[Opening GIVEN ENTRIES section]

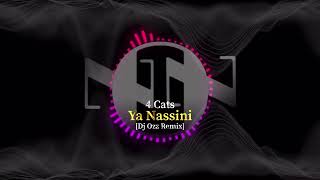 Ya Nassini - 4Cats [Dj Ozz Remix] 2023 يا ناسيني - فور كاتس ريمكس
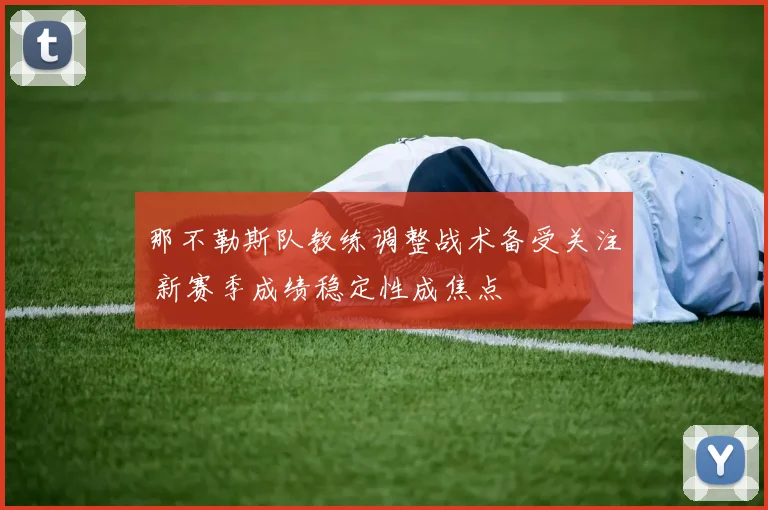 那不勒斯队教练调整战术备受关注 新赛季成绩稳定性成焦点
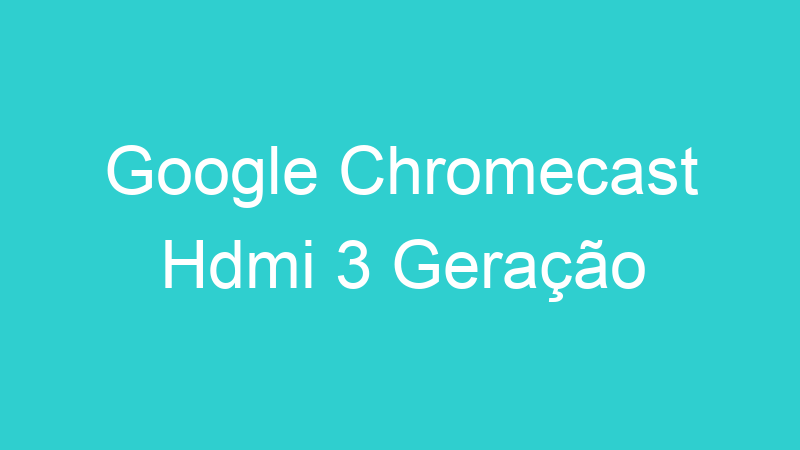 Google Chromecast Hdmi 3 Geração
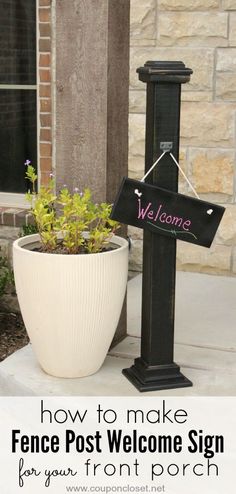 a potted plant sitting next to a welcome sign with the words, how to make fence post welcome sign for your front porch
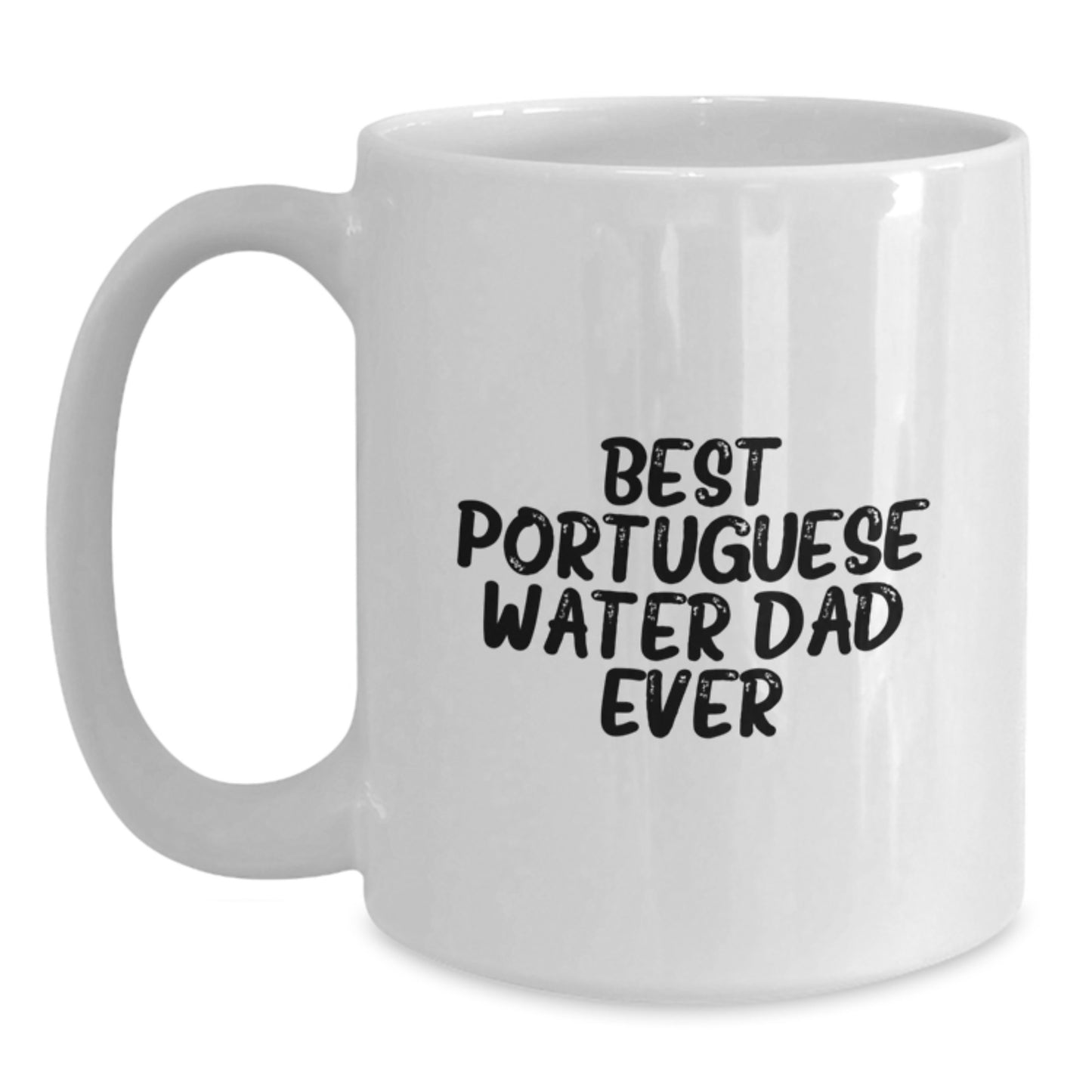 Funny Portuguese Water Dog Gifts for Men - Best Portuguese Water Dad Ever White Coffee Mug, 11oz or 15oz, Gifts from Men to Portuguese Water Dog Lover on Birthday - Main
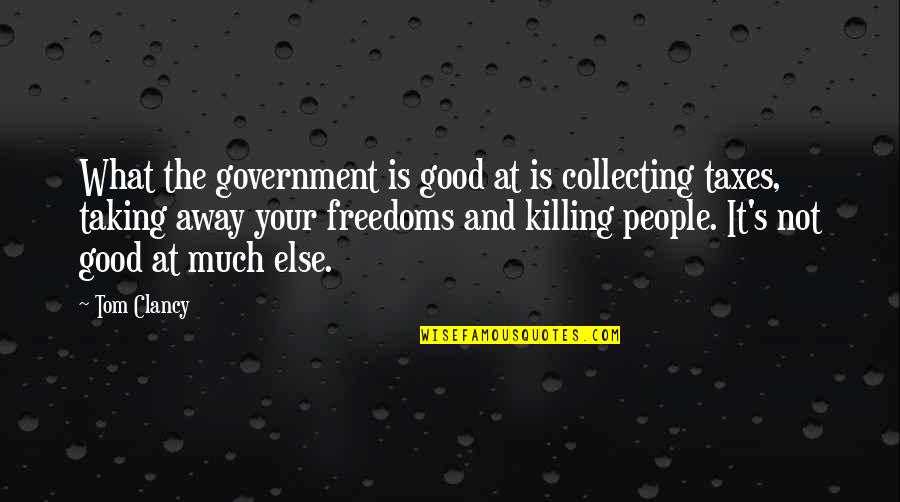 Funny Cold Nipple Quotes By Tom Clancy: What the government is good at is collecting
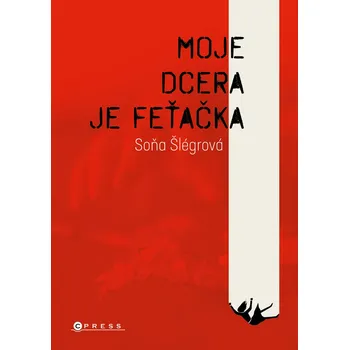 Kniha Moje dcera je feťačka - Soňa Šlégrová (E-Kniha)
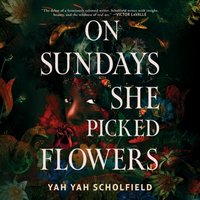 On Sundays She Picked Flowers - Yah Yah Scholfield - audiobook
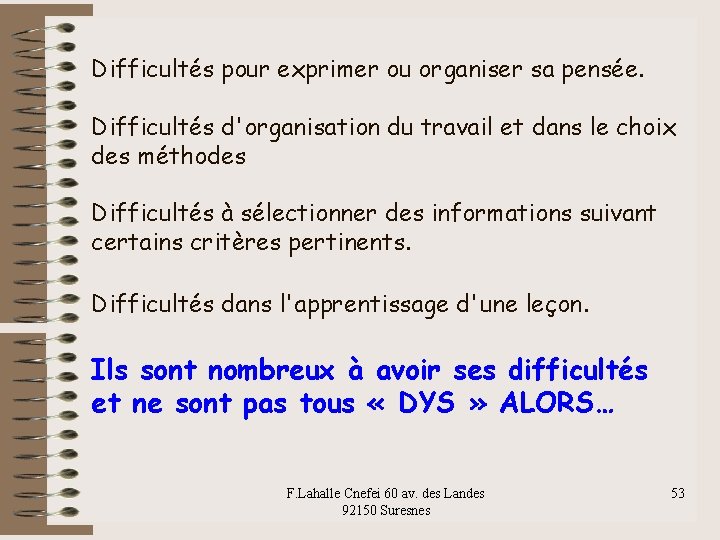 Difficultés pour exprimer ou organiser sa pensée. Difficultés d'organisation du travail et dans le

[Closing GIVEN ENTRIES section]

Reproduce the listing exactly, minus its pictures.

# SOLUTION FOR THIS EXERCISE
 Ya Nassini - 4Cats [Dj Ozz Remix] 2023 يا ناسيني - فور كاتس ريمكس
 那不勒斯队教练调整战术备受关注 新赛季成绩稳定性成焦点
 Google Chromecast Hdmi 3 Geração
 a potted plant sitting next to a welcome sign with the words, how to make fence post welcome sign for your front porch
 Funny Portuguese Water Dog Gifts for Men - Best Portuguese Water Dad Ever White Coffee Mug, 11oz or 15oz, Gifts from Men to Portuguese Water Dog Lover on Birthday - Main
 Funny Cold Nipple Quotes By Tom Clancy: What the government is good at is collecting
 Kniha Moje dcera je feťačka - Soňa Šlégrová (E-Kniha)
 On Sundays She Picked Flowers - Yah Yah Scholfield - audiobook
 Difficultés pour exprimer ou organiser sa pensée. Difficultés d'organisation du travail et dans le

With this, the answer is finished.